— BEGIN Supplied data —
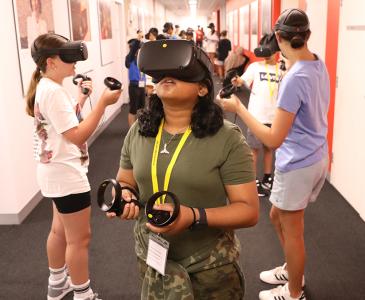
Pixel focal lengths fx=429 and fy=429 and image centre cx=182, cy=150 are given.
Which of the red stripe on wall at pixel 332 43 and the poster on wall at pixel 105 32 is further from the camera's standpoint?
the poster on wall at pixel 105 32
— END Supplied data —
— BEGIN Supplied data —
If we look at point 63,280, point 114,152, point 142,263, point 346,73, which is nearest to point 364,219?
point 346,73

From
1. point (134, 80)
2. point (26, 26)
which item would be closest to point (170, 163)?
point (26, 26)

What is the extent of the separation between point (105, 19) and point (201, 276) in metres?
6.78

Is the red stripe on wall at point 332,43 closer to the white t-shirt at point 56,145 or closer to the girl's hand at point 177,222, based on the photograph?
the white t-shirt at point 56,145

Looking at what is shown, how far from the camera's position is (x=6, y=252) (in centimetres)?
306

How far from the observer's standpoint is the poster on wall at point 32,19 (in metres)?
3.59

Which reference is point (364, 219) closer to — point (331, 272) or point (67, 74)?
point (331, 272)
— END Supplied data —
■ Stated task ■
Locate each line in the listing that contains the string "shirt", treating uppercase and lowercase as different, and copy those lines out.

■ Response to the exercise ■
Is the red stripe on wall at point 332,43 closer to the white t-shirt at point 56,145 or closer to the girl's hand at point 177,222, based on the photograph?
the white t-shirt at point 56,145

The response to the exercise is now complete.